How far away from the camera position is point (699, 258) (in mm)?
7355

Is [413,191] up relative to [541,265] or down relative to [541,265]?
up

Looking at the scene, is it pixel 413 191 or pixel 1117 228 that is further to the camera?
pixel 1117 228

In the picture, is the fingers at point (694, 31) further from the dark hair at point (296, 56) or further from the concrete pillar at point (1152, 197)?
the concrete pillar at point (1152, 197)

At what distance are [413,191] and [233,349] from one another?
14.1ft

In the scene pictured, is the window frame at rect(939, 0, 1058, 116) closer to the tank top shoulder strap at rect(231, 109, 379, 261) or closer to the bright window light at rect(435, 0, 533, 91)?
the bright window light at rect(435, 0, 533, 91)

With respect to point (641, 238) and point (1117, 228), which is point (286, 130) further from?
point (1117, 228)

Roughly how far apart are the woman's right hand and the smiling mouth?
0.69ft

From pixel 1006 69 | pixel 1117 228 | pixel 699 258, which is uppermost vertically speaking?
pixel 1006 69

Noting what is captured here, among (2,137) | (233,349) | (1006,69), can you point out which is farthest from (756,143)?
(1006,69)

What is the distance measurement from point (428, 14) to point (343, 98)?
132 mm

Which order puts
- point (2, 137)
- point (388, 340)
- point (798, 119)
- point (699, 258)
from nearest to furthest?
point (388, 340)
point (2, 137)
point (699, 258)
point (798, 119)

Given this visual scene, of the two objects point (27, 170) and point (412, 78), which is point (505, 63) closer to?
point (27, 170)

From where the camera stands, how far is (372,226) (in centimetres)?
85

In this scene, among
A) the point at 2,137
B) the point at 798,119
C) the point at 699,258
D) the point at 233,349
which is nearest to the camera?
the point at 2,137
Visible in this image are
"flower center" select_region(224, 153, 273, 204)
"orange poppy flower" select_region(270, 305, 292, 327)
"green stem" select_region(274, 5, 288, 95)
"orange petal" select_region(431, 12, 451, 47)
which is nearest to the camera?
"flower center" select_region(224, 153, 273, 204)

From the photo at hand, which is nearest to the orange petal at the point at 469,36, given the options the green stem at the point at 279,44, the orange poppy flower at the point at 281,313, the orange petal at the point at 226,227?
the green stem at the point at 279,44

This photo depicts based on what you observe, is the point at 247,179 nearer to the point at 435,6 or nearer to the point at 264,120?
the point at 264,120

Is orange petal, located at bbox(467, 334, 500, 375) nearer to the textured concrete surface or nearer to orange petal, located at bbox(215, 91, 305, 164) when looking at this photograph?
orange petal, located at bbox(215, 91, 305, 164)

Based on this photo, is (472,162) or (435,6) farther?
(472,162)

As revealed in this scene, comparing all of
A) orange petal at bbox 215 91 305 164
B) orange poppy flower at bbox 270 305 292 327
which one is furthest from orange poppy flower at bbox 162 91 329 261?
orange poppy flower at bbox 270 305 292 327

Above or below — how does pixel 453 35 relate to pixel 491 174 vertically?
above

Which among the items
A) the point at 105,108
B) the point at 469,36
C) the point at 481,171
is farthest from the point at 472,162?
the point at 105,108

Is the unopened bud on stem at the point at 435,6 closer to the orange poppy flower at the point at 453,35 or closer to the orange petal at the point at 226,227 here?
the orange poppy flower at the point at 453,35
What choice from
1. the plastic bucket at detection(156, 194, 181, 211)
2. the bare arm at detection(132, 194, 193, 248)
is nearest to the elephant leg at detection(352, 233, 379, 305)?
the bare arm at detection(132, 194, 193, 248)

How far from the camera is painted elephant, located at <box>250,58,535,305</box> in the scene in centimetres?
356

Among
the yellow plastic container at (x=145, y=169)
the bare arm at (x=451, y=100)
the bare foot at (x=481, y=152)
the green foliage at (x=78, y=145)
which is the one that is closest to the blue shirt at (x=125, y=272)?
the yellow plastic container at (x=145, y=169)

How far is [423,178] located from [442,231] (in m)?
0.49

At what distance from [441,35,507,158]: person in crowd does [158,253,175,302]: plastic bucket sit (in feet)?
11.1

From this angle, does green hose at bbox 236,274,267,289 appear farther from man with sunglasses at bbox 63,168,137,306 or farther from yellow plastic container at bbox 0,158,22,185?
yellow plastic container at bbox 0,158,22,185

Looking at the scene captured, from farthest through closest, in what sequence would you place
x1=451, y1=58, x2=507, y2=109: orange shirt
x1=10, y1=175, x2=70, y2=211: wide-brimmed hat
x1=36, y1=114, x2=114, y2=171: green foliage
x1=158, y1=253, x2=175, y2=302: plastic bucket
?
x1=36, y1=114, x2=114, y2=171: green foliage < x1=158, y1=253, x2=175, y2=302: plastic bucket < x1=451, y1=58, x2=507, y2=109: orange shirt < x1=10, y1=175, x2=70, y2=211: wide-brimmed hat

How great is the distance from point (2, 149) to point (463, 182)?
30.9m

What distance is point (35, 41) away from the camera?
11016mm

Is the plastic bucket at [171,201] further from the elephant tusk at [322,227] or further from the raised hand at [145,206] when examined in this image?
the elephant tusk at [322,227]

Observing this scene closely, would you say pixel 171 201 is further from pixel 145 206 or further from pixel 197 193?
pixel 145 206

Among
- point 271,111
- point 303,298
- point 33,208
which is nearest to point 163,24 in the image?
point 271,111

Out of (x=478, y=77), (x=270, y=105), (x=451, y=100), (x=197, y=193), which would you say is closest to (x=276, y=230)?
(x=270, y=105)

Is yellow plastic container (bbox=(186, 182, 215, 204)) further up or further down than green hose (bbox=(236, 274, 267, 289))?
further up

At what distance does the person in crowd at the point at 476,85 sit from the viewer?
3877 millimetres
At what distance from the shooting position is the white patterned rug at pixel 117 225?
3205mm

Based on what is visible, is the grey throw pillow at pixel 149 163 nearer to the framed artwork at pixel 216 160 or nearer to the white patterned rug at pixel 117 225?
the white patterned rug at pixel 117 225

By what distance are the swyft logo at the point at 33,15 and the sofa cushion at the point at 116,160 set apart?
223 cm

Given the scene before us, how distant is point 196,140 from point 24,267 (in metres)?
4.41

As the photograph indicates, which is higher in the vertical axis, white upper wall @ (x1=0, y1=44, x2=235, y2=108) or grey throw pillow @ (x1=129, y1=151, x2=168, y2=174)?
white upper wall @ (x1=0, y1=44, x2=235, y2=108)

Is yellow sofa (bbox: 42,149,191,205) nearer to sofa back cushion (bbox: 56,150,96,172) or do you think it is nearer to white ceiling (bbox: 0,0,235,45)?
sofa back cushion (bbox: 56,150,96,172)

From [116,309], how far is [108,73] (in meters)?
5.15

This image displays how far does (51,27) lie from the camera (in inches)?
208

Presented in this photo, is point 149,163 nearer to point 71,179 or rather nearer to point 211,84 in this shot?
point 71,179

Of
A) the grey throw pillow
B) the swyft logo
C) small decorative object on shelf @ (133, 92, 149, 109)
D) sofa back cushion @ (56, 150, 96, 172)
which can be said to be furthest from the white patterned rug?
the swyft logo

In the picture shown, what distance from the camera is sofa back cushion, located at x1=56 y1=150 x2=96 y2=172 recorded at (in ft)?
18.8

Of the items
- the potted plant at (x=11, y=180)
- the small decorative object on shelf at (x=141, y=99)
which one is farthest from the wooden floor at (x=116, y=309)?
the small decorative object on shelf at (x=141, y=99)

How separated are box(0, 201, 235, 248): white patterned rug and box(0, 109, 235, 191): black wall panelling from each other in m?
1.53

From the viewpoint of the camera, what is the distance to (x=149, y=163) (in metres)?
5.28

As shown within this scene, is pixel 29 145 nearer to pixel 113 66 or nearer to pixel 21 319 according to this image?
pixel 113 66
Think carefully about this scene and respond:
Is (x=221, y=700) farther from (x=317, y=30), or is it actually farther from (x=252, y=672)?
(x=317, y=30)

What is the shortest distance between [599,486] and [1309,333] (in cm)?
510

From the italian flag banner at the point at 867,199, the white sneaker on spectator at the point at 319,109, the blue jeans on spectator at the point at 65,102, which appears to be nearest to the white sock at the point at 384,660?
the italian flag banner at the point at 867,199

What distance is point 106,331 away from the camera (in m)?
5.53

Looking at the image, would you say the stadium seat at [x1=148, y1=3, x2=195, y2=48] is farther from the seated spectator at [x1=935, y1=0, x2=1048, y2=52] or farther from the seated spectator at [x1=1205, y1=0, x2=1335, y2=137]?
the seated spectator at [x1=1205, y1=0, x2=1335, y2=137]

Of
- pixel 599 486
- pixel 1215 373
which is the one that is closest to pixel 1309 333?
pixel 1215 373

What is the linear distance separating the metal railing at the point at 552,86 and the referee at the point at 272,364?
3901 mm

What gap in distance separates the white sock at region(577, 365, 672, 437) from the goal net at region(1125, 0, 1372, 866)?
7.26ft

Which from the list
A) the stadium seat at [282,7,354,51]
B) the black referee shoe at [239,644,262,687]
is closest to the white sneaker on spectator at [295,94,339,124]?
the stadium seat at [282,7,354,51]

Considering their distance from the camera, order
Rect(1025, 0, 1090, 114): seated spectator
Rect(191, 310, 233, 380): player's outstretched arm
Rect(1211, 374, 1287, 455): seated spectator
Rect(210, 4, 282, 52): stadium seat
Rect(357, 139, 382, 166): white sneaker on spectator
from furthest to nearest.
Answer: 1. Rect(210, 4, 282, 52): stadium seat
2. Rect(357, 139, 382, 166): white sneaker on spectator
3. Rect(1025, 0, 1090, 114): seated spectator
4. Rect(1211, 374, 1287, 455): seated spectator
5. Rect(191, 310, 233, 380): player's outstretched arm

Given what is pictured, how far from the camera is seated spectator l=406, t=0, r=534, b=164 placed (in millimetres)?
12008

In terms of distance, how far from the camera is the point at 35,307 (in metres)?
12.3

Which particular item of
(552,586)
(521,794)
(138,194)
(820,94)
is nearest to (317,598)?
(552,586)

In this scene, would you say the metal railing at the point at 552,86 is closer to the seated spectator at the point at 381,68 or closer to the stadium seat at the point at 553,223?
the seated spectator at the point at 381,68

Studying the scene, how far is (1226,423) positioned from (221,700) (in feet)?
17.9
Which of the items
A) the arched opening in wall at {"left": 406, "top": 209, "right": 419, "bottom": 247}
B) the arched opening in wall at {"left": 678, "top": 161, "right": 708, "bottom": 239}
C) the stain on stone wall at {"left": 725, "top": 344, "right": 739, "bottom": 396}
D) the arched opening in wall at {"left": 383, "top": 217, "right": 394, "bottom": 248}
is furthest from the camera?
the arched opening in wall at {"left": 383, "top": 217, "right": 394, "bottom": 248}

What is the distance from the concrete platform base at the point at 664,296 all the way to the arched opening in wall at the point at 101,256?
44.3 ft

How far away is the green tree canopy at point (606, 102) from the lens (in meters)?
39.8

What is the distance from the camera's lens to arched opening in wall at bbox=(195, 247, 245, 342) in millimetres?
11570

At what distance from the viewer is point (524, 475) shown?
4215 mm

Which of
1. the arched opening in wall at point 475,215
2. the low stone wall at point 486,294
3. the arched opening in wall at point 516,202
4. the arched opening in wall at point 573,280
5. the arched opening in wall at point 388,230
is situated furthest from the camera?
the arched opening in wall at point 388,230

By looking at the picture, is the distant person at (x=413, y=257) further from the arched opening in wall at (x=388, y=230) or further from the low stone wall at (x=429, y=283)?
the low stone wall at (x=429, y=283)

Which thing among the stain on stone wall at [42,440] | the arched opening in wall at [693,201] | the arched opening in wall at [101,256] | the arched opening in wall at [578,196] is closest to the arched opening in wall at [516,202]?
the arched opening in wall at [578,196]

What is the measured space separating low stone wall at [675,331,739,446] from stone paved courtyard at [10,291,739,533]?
★ ★ ★ ★ ★
Quote exactly and only the lines from the one holding "Studying the scene, how" through the end of the data.

* Problem solution
Studying the scene, how far is (1226,423) positioned from (221,700) (in feet)?
17.9
Which of the items
A) the arched opening in wall at {"left": 406, "top": 209, "right": 419, "bottom": 247}
B) the arched opening in wall at {"left": 678, "top": 161, "right": 708, "bottom": 239}
C) the stain on stone wall at {"left": 725, "top": 344, "right": 739, "bottom": 396}
D) the arched opening in wall at {"left": 383, "top": 217, "right": 394, "bottom": 248}
is furthest from the camera?
the arched opening in wall at {"left": 383, "top": 217, "right": 394, "bottom": 248}

What is the distance from the concrete platform base at the point at 664,296 all the way to the arched opening in wall at the point at 101,256?
44.3 ft

How far away is the green tree canopy at point (606, 102) from the lens (in meters)?
39.8

What is the distance from the camera's lens to arched opening in wall at bbox=(195, 247, 245, 342) in millimetres?
11570

At what distance from the viewer is point (524, 475) shown?
4215 mm

Which of
1. the arched opening in wall at point 475,215
2. the low stone wall at point 486,294
3. the arched opening in wall at point 516,202
4. the arched opening in wall at point 573,280
5. the arched opening in wall at point 388,230
is situated furthest from the camera?
the arched opening in wall at point 388,230

By looking at the picture, is the distant person at (x=413, y=257) further from the arched opening in wall at (x=388, y=230) or further from the low stone wall at (x=429, y=283)?
the low stone wall at (x=429, y=283)

Which thing among the stain on stone wall at [42,440] | the arched opening in wall at [693,201] | the arched opening in wall at [101,256] | the arched opening in wall at [578,196] is closest to the arched opening in wall at [516,202]?
the arched opening in wall at [578,196]

What is the measured space separating low stone wall at [675,331,739,446] from stone paved courtyard at [10,291,739,533]?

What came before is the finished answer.